# INSA, GMM Image
## Practical sessions: Introduction to Diffusion

Welcome in this practical session on diffusion models.  
Diffusion models are a class of generative models that have been used to generate images, videos, and audio. They are based on the idea of gradually adding noise to an image and then removing the noise to get back the original image.  
Since the training of diffusion models is computationally expensive, we will use a toy dataset to illustrate the concept of diffusion.  
We will use a 2d points dataset to illustrate the concept of diffusion and then we will apply it to a pretrained image model.  
Let's start by downloading and visualizing the dataset.

In [None]:
!wget https://github.com/tanelp/tiny-diffusion/raw/refs/heads/master/static/DatasaurusDozen.tsv

In [None]:
import torch
import matplotlib.pyplot as plt
import pandas as pd
import numpy as np
from typing import List

device = 'cuda' if torch.cuda.is_available() else 'cpu'

df = pd.read_csv('DatasaurusDozen.tsv',sep='\t')
datasaurus = (np.asarray(df[df['dataset']=='dino'][['x','y']].values, dtype=float))
datasaurus = (datasaurus - datasaurus.mean())/datasaurus.std()
plt.scatter(datasaurus[:,0],datasaurus[:,1])

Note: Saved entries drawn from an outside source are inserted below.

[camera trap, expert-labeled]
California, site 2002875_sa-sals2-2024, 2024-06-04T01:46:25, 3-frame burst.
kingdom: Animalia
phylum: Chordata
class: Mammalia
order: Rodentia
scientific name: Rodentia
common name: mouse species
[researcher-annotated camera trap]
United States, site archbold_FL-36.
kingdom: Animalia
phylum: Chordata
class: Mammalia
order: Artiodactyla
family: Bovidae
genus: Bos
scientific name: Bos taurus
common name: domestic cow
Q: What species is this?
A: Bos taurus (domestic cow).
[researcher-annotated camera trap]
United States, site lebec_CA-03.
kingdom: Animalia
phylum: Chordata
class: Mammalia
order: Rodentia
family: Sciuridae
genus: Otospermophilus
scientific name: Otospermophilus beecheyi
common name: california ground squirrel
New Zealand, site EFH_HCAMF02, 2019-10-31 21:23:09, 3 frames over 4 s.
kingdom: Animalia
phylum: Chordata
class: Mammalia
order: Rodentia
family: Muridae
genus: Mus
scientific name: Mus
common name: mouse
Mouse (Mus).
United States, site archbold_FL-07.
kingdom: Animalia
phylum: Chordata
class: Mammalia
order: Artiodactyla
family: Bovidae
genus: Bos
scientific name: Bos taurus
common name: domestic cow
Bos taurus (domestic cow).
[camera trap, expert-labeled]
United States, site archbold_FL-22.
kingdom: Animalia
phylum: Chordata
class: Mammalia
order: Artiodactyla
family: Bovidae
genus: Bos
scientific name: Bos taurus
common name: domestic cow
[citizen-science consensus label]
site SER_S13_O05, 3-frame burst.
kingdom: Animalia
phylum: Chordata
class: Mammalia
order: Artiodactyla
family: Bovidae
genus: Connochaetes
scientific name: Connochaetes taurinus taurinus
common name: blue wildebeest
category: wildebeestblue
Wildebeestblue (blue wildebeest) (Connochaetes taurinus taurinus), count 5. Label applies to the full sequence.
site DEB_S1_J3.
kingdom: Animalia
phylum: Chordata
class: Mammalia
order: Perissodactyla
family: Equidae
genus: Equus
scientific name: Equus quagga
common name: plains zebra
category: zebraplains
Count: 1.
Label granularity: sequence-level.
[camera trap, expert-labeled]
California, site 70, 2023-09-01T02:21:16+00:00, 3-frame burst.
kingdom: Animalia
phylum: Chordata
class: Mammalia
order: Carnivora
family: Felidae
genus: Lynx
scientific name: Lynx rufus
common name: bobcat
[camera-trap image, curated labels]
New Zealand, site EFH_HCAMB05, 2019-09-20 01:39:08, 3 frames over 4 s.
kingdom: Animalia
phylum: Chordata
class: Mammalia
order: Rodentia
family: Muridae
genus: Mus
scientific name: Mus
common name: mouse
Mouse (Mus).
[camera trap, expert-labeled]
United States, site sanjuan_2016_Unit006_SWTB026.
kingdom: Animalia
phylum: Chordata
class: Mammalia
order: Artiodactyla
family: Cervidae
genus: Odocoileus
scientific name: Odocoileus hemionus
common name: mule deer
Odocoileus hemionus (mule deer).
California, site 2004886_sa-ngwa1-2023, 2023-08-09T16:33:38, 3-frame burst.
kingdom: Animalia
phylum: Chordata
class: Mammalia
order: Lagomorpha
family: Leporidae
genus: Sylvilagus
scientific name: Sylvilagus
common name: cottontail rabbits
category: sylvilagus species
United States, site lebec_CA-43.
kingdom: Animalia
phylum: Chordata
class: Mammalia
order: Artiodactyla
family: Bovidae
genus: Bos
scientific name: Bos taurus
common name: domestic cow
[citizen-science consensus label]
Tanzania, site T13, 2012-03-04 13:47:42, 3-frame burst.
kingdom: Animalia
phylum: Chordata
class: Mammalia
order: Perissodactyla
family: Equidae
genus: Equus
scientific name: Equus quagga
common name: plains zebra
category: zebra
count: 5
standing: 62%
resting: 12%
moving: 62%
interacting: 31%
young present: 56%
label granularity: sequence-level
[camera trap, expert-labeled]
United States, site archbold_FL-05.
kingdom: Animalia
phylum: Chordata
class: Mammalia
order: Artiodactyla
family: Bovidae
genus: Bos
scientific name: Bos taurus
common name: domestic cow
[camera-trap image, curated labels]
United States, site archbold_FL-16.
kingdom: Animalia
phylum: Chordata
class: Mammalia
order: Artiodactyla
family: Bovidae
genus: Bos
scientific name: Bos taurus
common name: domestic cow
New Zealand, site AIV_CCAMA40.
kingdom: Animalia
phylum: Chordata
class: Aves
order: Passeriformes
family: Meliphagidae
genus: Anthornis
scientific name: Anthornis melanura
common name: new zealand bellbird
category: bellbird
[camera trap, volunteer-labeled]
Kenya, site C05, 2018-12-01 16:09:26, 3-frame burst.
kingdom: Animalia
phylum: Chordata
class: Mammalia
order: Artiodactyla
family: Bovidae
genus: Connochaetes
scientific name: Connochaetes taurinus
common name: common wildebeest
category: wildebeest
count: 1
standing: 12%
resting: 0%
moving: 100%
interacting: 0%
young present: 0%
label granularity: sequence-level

We will use this dataset to illustrate the concept of diffusion.  
This data will be our initial distribution, the one we want to sample from.  
Since we don't know how to sample from this distribution, we will use a noise schedule to gradually add noise to the data until we reach a Gaussian distribution for which we know how to sample.  
Then we will use the reverse process to sample from the initial distribution.  

### Noise Schedule
Let's begin by defining the noise schedule.  
The noise schedule is a function that defines the amount of noise to add at each timestep.  
We will use a linear schedule for this example.  

In [None]:
T=200
alpha_min=0.0001
alpha_max=0.05
alphas = torch.linspace(alpha_min, alpha_max, T)
alphas = 1. - alphas
alpha_bar = torch.cumprod(alphas, dim=0)
plt.figure(figsize=[6, 6])
plt.plot(torch.arange(T), alpha_bar)
plt.xlabel('Timestep')
plt.ylim(0,1.05)

### Forward Pass
The forward pass is the process of adding noise to the data at each timestep.  
We will use the noise schedule to define the amount of noise to add at each timestep.  
We saw in class that the forward step can be written as:
$$x_t = \sqrt{\alpha_t}x_{t-1} + \sqrt{1-\alpha_t}\epsilon_t$$
where $\alpha_t$ is the amount of noise to add at timestep $t$ and $\epsilon_t$ is a noise sample.  
Complete the following functions to perform the forward pass.

In [None]:
def forward_step(x_t_minus_1:torch.Tensor, alphas:torch.Tensor, t:int, eps:torch.Tensor) -> torch.Tensor:
    """
    Takes the previous step, the alphas and the timestep and returns the next step
    args:
        x_t_minus_1: the previous step
        alphas: the alphas of the noise schedule
        t: the timestep
        eps: the noise sample
    returns:
        x_t: the next step
    """
    x_t = alphas[t].sqrt()*x_t_minus_1 + (1-alphas[t]).sqrt()*eps
    return x_t

def forward_pass(x_0:torch.Tensor, alphas:torch.Tensor, T:int=200) -> List[torch.Tensor]:
    """
    Takes the initial data, the alphas and the number of timesteps and returns the list of forward steps
    args:
        x_0: the initial data
        alphas: the alphas of the noise schedule
        T: the number of timesteps
    returns:
        x_series: a list of the forward steps
    """
    x_series = [x_0]
    for t in range(T):
        eps = torch.randn_like(x_0)
        new_x = forward_step(x_series[-1],alphas,t,eps) # we use the alphas of the noise schedule
        #new_x = forward_step(x_series[-1],torch.cumprod(alphas,dim=0),t,eps) # alpha_bar ?
        x_series.append(new_x)
    return x_series

x_0 = torch.tensor(datasaurus).repeat(6, 1) # we repeat the data 6 times to have more points to visualize
x_series = forward_pass(x_0, alphas, T)

Now plot the different steps of the forward pass for t = [0, 6, 12, 25, 50]

In [None]:
figure = plt.figure(figsize=(20, 4))
for i, t in enumerate([0, 6, 12, 25, 50]):
    dataset, time_step = x_series[t], t
    figure.add_subplot(1,5,i+1)
    plt.title(time_step)
    plt.axis("off")
    plt.scatter(dataset[:,0],dataset[:,1],s=15,alpha=0.5)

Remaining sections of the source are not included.